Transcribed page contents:
____________________
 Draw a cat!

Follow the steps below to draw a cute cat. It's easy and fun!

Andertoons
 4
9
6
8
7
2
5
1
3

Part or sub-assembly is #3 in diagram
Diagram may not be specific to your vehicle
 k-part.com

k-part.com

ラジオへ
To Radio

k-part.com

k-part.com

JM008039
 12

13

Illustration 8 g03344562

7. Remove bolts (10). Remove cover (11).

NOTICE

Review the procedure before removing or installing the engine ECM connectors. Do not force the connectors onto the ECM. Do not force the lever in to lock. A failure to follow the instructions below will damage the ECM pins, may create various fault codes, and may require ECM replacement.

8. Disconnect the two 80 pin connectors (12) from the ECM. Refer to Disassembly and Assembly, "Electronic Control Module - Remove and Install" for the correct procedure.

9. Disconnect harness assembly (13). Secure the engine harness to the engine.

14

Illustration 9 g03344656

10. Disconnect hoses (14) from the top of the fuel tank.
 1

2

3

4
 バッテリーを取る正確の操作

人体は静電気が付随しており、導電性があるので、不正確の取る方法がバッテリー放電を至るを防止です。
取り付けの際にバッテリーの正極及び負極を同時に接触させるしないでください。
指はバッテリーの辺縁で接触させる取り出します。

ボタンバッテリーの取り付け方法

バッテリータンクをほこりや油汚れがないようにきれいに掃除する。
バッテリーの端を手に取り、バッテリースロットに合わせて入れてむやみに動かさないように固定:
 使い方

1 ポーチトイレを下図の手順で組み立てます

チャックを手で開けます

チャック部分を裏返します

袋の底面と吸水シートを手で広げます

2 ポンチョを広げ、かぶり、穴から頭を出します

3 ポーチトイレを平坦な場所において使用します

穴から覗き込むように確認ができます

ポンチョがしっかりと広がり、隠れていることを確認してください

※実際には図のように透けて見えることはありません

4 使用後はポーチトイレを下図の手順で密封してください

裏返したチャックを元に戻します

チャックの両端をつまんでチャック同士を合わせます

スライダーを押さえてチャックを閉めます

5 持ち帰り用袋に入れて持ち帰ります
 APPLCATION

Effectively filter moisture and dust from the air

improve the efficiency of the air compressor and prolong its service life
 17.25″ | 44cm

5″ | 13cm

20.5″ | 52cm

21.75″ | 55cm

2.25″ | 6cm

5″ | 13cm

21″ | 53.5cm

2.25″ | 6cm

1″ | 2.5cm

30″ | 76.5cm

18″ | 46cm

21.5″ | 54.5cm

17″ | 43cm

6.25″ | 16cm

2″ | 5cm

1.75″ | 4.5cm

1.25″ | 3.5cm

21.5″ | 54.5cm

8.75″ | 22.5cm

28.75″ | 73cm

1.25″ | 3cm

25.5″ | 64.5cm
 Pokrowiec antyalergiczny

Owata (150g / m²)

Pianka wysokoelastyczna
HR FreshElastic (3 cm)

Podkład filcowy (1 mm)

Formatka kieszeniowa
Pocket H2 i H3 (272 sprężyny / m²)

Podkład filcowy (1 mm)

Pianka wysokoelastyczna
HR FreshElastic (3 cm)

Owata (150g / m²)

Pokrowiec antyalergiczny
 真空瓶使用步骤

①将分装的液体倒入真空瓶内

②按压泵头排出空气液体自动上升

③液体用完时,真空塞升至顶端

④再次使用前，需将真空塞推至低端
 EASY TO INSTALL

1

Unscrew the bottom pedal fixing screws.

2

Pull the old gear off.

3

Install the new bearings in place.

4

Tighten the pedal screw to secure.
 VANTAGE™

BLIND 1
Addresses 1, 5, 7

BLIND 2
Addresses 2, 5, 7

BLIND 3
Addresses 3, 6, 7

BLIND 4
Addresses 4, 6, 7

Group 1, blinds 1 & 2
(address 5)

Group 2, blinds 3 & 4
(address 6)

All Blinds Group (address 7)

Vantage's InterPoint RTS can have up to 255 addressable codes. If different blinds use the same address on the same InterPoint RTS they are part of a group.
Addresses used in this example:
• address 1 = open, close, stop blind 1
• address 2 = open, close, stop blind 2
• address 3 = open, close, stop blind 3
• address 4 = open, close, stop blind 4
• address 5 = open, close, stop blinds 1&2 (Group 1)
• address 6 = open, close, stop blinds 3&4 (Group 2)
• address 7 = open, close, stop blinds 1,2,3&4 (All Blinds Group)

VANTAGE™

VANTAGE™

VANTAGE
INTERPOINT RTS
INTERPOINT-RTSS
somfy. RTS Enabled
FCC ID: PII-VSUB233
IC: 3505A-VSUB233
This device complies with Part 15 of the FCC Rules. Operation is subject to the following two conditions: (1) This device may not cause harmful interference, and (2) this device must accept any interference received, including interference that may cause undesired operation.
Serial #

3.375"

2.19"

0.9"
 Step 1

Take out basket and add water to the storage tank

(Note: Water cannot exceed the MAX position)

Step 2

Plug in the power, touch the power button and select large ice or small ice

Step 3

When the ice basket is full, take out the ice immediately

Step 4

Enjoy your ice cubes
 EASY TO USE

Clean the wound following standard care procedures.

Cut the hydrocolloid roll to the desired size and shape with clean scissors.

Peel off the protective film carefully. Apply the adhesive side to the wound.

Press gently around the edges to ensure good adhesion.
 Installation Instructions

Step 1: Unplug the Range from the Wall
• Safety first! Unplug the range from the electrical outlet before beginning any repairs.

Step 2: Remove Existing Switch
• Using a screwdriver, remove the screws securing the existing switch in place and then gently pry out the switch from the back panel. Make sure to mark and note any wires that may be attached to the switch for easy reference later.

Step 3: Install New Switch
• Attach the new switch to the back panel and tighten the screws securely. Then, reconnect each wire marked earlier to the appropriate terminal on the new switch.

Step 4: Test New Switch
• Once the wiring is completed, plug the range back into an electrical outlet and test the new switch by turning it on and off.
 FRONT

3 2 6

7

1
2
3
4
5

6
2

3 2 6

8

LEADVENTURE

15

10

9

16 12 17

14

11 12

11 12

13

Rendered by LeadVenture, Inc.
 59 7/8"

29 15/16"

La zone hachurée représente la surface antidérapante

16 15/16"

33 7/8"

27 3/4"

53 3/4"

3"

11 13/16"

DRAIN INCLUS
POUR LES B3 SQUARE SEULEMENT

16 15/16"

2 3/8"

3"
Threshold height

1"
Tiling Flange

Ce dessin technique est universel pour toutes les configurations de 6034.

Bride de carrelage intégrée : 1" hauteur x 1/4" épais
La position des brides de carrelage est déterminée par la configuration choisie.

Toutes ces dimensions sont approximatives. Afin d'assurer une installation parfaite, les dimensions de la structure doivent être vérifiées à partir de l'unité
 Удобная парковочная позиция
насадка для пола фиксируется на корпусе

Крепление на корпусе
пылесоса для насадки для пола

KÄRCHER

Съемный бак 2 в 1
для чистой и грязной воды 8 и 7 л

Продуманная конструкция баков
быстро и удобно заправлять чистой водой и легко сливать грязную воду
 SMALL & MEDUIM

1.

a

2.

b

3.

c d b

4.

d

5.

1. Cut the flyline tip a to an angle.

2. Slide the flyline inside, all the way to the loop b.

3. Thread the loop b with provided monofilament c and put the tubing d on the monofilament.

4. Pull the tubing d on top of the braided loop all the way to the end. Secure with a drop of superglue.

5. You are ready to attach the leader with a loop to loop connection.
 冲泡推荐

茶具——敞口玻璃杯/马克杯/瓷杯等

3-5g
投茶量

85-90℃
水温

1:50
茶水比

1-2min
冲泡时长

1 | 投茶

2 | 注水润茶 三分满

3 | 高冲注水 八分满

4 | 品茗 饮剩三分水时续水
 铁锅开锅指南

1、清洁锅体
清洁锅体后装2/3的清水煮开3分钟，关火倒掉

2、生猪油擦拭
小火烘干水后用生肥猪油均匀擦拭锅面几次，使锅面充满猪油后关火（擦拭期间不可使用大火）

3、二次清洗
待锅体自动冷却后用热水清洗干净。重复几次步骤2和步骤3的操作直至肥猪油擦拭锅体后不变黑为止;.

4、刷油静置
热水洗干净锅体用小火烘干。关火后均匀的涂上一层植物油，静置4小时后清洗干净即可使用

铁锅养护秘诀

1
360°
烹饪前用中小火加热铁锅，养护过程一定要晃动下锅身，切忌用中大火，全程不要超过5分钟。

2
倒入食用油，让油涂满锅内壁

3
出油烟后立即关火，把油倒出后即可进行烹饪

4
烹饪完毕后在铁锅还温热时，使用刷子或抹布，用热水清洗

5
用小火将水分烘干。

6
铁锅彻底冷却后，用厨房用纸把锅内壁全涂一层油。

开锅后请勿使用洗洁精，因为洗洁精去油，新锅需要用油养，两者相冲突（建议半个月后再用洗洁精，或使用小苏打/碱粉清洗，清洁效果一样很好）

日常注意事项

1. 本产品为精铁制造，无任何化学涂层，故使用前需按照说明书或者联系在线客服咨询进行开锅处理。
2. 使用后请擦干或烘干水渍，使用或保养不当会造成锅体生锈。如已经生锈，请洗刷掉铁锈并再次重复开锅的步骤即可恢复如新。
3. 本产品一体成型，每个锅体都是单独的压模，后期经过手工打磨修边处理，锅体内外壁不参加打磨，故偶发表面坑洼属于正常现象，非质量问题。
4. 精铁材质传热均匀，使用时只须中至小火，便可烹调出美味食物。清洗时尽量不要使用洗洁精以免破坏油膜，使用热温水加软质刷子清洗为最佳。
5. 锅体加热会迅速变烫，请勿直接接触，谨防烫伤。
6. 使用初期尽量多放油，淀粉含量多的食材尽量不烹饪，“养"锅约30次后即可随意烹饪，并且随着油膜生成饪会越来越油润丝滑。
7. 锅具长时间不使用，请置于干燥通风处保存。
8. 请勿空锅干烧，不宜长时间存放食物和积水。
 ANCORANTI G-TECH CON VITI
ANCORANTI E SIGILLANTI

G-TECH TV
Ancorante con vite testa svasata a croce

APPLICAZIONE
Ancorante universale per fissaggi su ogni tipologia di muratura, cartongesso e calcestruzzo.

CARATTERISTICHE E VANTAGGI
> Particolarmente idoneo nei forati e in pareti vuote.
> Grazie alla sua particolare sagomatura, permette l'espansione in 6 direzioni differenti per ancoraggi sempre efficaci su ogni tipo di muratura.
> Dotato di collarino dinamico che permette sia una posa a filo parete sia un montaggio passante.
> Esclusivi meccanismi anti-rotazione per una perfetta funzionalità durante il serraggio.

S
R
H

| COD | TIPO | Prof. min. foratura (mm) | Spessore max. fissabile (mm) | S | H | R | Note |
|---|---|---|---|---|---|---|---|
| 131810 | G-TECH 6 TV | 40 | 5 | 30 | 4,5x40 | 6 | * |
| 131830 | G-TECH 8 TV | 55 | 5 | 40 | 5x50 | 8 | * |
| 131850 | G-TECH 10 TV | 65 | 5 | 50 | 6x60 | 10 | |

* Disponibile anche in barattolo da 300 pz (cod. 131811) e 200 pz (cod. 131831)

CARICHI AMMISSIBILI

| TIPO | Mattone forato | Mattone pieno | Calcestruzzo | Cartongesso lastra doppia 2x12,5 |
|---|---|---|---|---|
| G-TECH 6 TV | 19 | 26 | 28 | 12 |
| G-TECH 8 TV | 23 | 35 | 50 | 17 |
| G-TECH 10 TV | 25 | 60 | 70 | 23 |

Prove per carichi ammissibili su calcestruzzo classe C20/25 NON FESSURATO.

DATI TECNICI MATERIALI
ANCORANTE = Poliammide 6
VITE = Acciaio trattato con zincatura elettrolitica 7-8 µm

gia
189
____________________
* **WHAT TO WORK ON**: Within the records above, find every line containing "position" and report only how many there are.

* **RESULT OF THE TASK**: 2